═══ SOURCE RECORDS
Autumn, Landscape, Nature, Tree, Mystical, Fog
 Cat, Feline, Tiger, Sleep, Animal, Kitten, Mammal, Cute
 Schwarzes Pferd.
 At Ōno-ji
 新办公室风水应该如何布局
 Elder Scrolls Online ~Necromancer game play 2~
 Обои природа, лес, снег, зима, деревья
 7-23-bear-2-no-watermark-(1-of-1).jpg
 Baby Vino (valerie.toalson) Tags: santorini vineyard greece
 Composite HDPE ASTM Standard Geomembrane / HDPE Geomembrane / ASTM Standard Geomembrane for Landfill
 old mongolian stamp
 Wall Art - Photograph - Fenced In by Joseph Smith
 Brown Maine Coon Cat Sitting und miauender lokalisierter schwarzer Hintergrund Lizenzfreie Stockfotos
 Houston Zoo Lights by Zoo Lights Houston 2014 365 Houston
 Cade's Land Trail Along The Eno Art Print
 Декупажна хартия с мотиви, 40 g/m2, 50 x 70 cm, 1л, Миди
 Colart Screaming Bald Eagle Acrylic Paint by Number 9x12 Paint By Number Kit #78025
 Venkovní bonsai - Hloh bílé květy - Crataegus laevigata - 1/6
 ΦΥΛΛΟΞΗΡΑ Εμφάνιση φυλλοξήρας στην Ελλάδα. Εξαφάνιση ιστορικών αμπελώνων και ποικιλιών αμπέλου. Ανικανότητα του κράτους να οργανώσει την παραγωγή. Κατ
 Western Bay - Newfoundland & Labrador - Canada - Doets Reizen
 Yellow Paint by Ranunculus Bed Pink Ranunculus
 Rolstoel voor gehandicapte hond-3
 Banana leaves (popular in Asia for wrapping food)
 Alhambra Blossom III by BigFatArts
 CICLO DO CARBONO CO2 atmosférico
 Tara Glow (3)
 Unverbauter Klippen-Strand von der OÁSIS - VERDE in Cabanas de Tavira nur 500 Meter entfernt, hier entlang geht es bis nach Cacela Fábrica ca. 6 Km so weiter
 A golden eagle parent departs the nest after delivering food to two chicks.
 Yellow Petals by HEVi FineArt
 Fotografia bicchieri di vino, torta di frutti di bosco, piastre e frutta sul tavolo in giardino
══════
→ **TASK STATEMENT**
Repeat the data word for word, leaving out no line.

→ **TASK OUTPUT**
Autumn, Landscape, Nature, Tree, Mystical, Fog
 Cat, Feline, Tiger, Sleep, Animal, Kitten, Mammal, Cute
 Schwarzes Pferd.
 At Ōno-ji
 新办公室风水应该如何布局
 Elder Scrolls Online ~Necromancer game play 2~
 Обои природа, лес, снег, зима, деревья
 7-23-bear-2-no-watermark-(1-of-1).jpg
 Baby Vino (valerie.toalson) Tags: santorini vineyard greece
 Composite HDPE ASTM Standard Geomembrane / HDPE Geomembrane / ASTM Standard Geomembrane for Landfill
 old mongolian stamp
 Wall Art - Photograph - Fenced In by Joseph Smith
 Brown Maine Coon Cat Sitting und miauender lokalisierter schwarzer Hintergrund Lizenzfreie Stockfotos
 Houston Zoo Lights by Zoo Lights Houston 2014 365 Houston
 Cade's Land Trail Along The Eno Art Print
 Декупажна хартия с мотиви, 40 g/m2, 50 x 70 cm, 1л, Миди
 Colart Screaming Bald Eagle Acrylic Paint by Number 9x12 Paint By Number Kit #78025
 Venkovní bonsai - Hloh bílé květy - Crataegus laevigata - 1/6
 ΦΥΛΛΟΞΗΡΑ Εμφάνιση φυλλοξήρας στην Ελλάδα. Εξαφάνιση ιστορικών αμπελώνων και ποικιλιών αμπέλου. Ανικανότητα του κράτους να οργανώσει την παραγωγή. Κατ
 Western Bay - Newfoundland & Labrador - Canada - Doets Reizen
 Yellow Paint by Ranunculus Bed Pink Ranunculus
 Rolstoel voor gehandicapte hond-3
 Banana leaves (popular in Asia for wrapping food)
 Alhambra Blossom III by BigFatArts
 CICLO DO CARBONO CO2 atmosférico
 Tara Glow (3)
 Unverbauter Klippen-Strand von der OÁSIS - VERDE in Cabanas de Tavira nur 500 Meter entfernt, hier entlang geht es bis nach Cacela Fábrica ca. 6 Km so weiter
 A golden eagle parent departs the nest after delivering food to two chicks.
 Yellow Petals by HEVi FineArt
 Fotografia bicchieri di vino, torta di frutti di bosco, piastre e frutta sul tavolo in giardino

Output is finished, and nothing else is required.